The Malian soldiers who forced President Ibrahim Boubacar Keita to resign in a coup promised early Wednesday to organize new elections after their takeover was swiftly condemned by the international community.

In a statement carried overnight on state broadcaster ORTM, the mutinous soldiers who staged Tuesday’s military coup identified themselves as the National Committee for the Salvation of the People led by Colonel Major Ismael Wagué.

“With you, standing as one, we can restore this country to its former greatness,” Wagué said, announcing that borders were closed and that a curfew was going into effect from 9 p.m. to 5 a.m

The news of Keita’s departure was met with jubilation by anti-government demonstrators in the capital, Bamako, and alarm by former colonial ruler France and other allies and foreign nations.

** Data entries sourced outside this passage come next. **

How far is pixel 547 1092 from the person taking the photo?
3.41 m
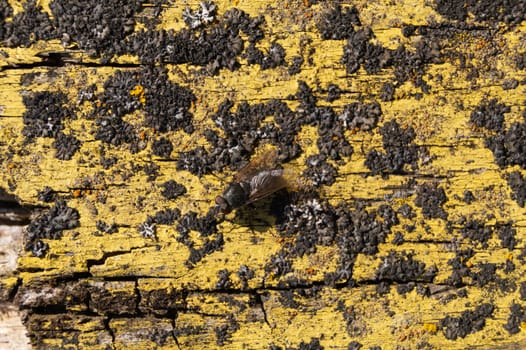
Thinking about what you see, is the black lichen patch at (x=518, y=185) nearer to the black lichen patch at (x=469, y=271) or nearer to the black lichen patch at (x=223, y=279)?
the black lichen patch at (x=469, y=271)

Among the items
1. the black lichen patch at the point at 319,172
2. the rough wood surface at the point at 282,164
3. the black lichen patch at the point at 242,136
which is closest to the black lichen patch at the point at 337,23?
the rough wood surface at the point at 282,164

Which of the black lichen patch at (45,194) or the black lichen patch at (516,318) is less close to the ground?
the black lichen patch at (45,194)

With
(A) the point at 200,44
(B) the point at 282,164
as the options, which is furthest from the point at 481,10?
(A) the point at 200,44

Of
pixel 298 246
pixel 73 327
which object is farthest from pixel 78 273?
pixel 298 246

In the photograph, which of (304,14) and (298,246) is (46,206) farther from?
(304,14)

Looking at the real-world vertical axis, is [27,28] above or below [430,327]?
above

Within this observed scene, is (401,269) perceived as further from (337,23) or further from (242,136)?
(337,23)
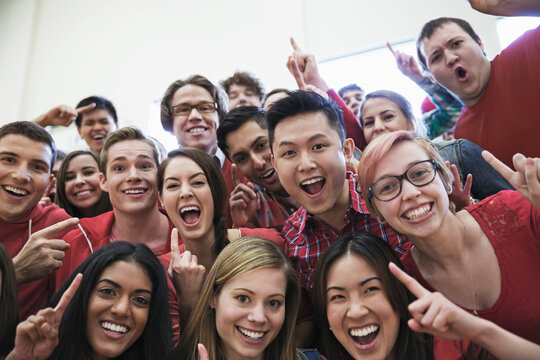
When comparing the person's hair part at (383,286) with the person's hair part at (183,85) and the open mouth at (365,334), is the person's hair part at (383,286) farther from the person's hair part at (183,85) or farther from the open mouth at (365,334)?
the person's hair part at (183,85)

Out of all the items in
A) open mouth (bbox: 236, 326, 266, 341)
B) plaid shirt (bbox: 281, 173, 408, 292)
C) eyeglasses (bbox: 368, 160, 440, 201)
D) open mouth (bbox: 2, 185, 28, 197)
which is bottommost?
open mouth (bbox: 236, 326, 266, 341)

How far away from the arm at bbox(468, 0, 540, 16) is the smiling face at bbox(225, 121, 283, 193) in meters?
1.45

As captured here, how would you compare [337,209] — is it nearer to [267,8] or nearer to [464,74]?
[464,74]

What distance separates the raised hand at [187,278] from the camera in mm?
2051

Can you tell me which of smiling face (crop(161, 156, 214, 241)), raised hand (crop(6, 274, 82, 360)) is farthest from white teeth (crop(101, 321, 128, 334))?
smiling face (crop(161, 156, 214, 241))

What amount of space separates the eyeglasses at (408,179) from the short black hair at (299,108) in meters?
0.56

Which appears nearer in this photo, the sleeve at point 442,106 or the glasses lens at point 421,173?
the glasses lens at point 421,173

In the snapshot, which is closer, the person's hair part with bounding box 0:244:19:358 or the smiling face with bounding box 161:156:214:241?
the person's hair part with bounding box 0:244:19:358

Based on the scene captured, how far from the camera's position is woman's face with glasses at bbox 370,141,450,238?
1.79 m

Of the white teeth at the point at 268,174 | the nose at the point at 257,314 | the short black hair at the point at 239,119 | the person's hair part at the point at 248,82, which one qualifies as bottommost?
the nose at the point at 257,314

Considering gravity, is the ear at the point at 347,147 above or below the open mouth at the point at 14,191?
above

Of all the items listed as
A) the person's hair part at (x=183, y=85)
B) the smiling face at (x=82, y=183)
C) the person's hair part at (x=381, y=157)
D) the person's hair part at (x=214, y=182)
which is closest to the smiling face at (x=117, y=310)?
the person's hair part at (x=214, y=182)

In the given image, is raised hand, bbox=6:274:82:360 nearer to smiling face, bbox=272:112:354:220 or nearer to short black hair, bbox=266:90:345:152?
smiling face, bbox=272:112:354:220

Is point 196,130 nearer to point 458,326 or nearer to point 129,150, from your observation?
point 129,150
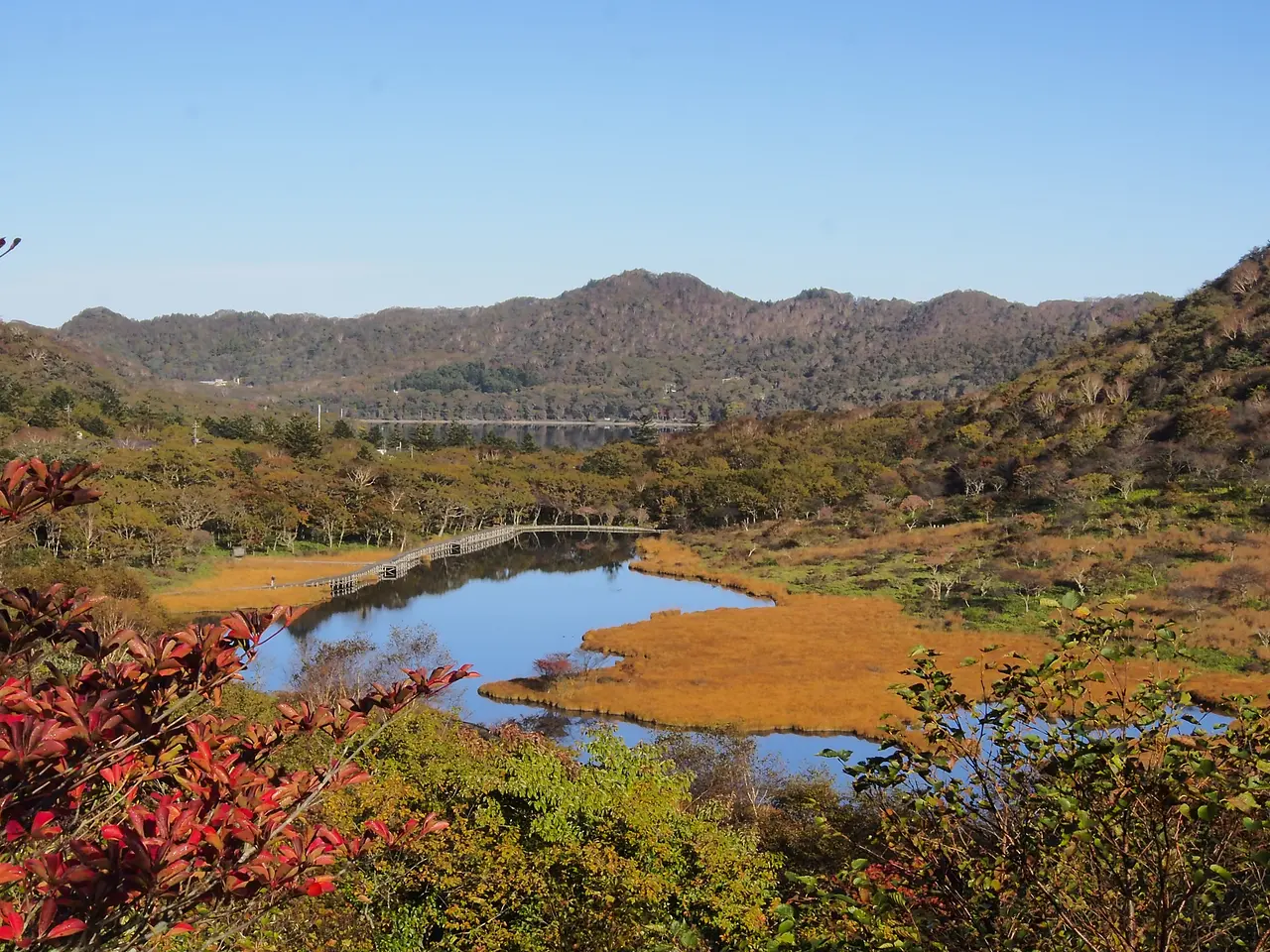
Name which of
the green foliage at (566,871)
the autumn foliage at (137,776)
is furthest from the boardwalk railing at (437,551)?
the autumn foliage at (137,776)

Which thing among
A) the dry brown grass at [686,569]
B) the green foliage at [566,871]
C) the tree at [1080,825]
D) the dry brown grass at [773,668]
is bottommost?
the dry brown grass at [686,569]

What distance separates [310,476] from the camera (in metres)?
67.9

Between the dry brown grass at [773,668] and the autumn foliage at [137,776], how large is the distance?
84.7 feet

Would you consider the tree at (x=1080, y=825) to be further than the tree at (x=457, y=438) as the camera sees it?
No

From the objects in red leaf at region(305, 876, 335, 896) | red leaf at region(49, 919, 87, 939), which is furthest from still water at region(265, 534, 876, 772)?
red leaf at region(49, 919, 87, 939)

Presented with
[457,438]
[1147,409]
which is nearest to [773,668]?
[1147,409]

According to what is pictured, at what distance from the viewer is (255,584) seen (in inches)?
1991

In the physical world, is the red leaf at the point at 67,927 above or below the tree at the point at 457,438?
above

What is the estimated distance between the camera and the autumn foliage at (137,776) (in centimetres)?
305

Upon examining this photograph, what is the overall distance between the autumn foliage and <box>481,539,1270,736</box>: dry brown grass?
2582cm

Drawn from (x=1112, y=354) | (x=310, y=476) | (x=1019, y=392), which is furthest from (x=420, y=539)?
(x=1112, y=354)

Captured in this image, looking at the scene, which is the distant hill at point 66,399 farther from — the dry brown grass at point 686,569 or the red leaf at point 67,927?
the red leaf at point 67,927

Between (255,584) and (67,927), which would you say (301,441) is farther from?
(67,927)

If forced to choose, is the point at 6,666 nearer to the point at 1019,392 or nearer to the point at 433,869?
the point at 433,869
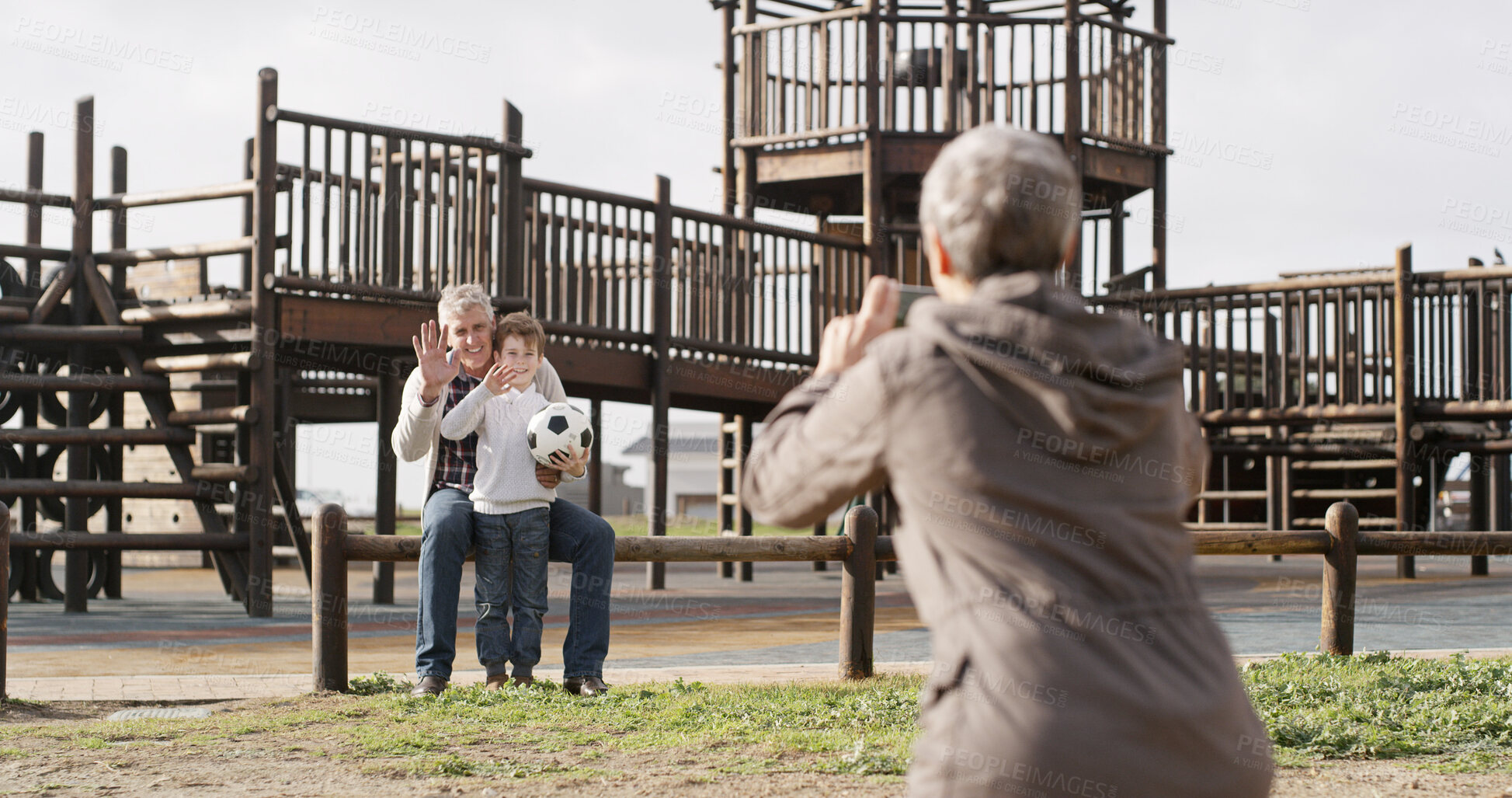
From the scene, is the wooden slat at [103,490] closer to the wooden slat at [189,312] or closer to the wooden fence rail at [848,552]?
the wooden slat at [189,312]

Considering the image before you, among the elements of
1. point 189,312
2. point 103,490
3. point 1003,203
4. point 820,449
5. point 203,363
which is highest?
point 189,312

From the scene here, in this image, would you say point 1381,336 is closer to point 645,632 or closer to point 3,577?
point 645,632

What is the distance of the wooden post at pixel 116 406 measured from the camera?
1045cm

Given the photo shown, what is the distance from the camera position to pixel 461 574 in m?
5.89

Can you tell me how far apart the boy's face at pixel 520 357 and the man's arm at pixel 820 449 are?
3966mm

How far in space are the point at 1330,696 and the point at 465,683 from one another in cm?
353

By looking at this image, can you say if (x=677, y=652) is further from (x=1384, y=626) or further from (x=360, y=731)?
(x=1384, y=626)

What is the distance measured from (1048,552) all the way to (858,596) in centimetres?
513

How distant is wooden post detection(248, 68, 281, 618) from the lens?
939 centimetres

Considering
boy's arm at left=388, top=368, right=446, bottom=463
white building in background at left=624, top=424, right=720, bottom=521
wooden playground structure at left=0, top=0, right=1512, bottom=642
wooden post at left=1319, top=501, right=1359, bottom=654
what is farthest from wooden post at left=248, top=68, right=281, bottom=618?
white building in background at left=624, top=424, right=720, bottom=521

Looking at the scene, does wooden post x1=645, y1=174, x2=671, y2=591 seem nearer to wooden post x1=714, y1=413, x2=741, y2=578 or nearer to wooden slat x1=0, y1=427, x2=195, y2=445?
wooden post x1=714, y1=413, x2=741, y2=578

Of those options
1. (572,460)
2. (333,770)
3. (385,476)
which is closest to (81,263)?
(385,476)

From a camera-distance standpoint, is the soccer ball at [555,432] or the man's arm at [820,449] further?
the soccer ball at [555,432]

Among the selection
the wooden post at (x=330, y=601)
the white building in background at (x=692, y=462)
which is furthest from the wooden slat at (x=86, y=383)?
the white building in background at (x=692, y=462)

The U.N. Security Council scheduled a closed meeting Wednesday August 19, 2020 afternoon to discuss the unfolding situation in Mali, where the U.N. has a 15,600-strong peacekeeping mission. Keita, who was democratically elected in a 2013 landslide and re-elected five years later, still had three years left in his term.

But his popularity had plummeted, and demonstrators began taking to the streets calling for his ouster in June.

West African regional bloc ECOWAS had sent mediators to try and negotiate a unity government but those talks fell apart when it became clear that the protesters would not accept less than Keita’s resignation.